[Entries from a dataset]
#####
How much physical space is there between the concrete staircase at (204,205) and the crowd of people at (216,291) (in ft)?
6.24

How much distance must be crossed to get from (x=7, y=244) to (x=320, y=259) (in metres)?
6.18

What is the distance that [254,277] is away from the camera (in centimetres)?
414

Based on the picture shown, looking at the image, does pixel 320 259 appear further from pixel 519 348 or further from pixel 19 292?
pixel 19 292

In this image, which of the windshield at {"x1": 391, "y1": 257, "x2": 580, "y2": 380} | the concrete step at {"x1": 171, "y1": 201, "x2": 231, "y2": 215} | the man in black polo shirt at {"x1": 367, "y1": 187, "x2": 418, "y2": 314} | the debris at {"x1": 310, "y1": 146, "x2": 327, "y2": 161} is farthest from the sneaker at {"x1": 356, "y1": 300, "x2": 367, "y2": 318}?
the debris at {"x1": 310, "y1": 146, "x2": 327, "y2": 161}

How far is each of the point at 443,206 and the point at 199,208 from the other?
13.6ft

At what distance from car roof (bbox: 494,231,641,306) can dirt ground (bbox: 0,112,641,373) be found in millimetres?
#####
Reproduce all of the records above line for line, changing nothing.

How much physical space is there between the concrete staircase at (204,205) and the crowd of people at (216,291) (in ft)?
6.24

How much distance must be crossed to get from (x=7, y=244) to (x=320, y=259) (in metres)?
6.18

What is the distance that [254,277] is away from the camera (in centimetres)?
414

Based on the picture shown, looking at the image, does pixel 320 259 appear further from pixel 519 348 or further from pixel 19 292?
pixel 19 292

In this image, which of the windshield at {"x1": 391, "y1": 257, "x2": 580, "y2": 380} | the concrete step at {"x1": 171, "y1": 201, "x2": 231, "y2": 215} | the man in black polo shirt at {"x1": 367, "y1": 187, "x2": 418, "y2": 314} | the debris at {"x1": 310, "y1": 146, "x2": 327, "y2": 161} is farthest from the sneaker at {"x1": 356, "y1": 300, "x2": 367, "y2": 318}?
the debris at {"x1": 310, "y1": 146, "x2": 327, "y2": 161}

How far is each of the point at 443,206 and the point at 199,208 from the other?
13.6ft

At what distance from car roof (bbox: 494,231,641,306) can dirt ground (bbox: 0,112,641,373) be found in millimetres?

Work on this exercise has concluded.